То, что есть у Крамера как у прозаика, это не только хороший русский язык, кристально чистый, без примеси какой бы то ни было ненормативной лексики. Александра Крамера делает русским писателем не язык даже, а гуманизм, да-да, тот самый старомодный гуманизм, питавший литературу в XIX веке и застывший где-то на середине века ХХ, а позже постмодернизмом и вовсе упраздненный. (Виктор Ерофеев, Виктор Пелевин – писатели современные, известные, читаемые, но у кого повернется язык назвать их гуманистами?) Там, где раньше была вина, боль, стыд, «выходящая за грань мира тоска о человеке» (Н.Бердяев), теперь Цинизм – всеохватный и всепроникающий.3 Крамер старомоден с его реликтовой болью не только перед «маленьким человеком», но и, не смейтесь, перед собакой («Чашка») или кем-то невзначай обиженным («Туфель»). Но, странное дело, творчество Крамера остается при этом удивительно оптимистичным, светлым.
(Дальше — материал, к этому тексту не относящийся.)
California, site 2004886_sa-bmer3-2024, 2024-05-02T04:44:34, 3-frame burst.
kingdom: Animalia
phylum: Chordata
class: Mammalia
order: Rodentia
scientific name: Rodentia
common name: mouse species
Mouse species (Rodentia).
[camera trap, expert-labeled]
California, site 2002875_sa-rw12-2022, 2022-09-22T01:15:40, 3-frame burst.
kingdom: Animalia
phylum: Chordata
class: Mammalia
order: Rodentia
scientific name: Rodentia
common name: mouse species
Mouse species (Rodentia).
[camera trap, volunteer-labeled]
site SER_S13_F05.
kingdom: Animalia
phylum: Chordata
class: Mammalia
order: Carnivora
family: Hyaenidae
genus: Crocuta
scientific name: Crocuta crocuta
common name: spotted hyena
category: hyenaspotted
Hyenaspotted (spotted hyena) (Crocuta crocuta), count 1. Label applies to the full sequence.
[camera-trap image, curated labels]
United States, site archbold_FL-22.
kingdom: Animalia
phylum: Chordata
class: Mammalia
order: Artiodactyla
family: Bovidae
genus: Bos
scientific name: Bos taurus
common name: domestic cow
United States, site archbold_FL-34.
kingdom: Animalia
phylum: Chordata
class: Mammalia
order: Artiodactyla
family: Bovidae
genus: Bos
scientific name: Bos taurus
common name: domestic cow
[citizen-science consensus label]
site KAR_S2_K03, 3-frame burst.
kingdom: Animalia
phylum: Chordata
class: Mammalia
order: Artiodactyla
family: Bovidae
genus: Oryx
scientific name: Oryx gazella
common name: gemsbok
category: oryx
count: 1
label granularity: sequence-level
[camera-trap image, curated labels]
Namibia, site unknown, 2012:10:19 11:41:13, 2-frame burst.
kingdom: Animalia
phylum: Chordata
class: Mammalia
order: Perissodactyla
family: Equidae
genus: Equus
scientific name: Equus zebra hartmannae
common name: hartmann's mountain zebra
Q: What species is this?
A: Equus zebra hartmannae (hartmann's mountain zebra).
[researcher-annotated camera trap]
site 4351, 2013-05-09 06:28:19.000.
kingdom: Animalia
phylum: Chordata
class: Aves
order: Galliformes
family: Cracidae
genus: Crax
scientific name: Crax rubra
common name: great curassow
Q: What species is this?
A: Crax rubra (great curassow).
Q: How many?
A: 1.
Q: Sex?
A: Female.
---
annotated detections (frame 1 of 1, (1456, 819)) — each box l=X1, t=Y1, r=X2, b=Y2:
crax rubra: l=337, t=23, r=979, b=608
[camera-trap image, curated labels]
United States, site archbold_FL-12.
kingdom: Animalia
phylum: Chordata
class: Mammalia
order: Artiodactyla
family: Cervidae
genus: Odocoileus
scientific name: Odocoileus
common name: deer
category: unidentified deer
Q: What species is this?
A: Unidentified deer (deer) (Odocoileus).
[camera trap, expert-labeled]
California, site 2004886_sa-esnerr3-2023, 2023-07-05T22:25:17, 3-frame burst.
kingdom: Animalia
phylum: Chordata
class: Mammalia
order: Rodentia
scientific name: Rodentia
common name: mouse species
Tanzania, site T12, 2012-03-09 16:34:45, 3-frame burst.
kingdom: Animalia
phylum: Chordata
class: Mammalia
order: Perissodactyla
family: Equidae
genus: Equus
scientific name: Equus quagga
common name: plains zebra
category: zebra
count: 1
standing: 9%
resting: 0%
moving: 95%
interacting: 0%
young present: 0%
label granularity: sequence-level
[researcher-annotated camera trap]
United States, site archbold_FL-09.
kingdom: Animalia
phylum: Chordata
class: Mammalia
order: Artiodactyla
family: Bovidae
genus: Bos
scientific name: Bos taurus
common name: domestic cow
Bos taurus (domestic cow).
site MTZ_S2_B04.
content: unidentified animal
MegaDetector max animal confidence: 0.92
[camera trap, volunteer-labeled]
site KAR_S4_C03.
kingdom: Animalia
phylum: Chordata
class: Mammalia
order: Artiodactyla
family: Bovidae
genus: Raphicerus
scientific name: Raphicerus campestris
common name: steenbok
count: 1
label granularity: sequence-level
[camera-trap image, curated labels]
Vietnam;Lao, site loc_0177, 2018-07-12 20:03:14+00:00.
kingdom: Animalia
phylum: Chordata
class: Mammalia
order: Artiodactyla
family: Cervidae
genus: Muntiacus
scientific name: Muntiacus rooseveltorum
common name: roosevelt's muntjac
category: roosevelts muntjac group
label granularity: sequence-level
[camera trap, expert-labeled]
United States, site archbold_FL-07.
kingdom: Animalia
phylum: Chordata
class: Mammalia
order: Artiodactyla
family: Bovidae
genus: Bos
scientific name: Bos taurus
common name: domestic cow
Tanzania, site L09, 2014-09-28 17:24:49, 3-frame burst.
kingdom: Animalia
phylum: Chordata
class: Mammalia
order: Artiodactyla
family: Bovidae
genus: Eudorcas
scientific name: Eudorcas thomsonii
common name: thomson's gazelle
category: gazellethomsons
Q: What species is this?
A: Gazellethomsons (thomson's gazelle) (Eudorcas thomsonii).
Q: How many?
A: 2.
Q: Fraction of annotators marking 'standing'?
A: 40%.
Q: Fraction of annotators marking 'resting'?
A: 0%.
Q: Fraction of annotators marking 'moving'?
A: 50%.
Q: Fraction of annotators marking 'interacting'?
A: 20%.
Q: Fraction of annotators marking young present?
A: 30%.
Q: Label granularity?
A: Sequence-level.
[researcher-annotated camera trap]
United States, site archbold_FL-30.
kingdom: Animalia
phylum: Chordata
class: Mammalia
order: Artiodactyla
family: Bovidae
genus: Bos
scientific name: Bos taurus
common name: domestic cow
Писатели четвертой волны, в отличие от предшественников, бежали не от революции и войны, не от террора, даже не от нищеты, критерии которой условны и преходящи, а от чудовищной бездарности, тупой жестокости и неповоротливости социальной системы, которая после «перестройки» и «гласности» стала еще невыносимее. Никаких «философских пароходов», никаких явных гонений и притеснений, но и никакого просвета, никакой перспективы. Да, этим уехавшим в 90-е не шибко сочувствуют, да, если честно, и не шибко завидуют. Причины у всех были разные и разные обстоятельства. Наталья Червинская в рассказе «Сережа-правдоискатель», опубликованном в «Знамени», называет лишь некоторые из них: «Мы хотели карьеры успешной, собственного дома, для детей светлого будущего, по миру попутешествовать. Ну, и – свободы слова, например. Нам всего этого не хватало…»4 Всем не хватает. Но ничего героического, ничего трагического в этом последнем исходе не было. Не было изгнания, был житейский выбор, трезвый расчет. Хотя многим и он не on силам. Лучше синица в руках, чем журавль в небе, ну и тому подобные банальности. Но у Натальи Червинской в эмигрантском цикле «Кто как устроился» преобладает хохма, ёрничание, правила легкого жанра. Чего стоит одна «Татьяна Фаберже», хоть и самозванка, а «как устроилась»!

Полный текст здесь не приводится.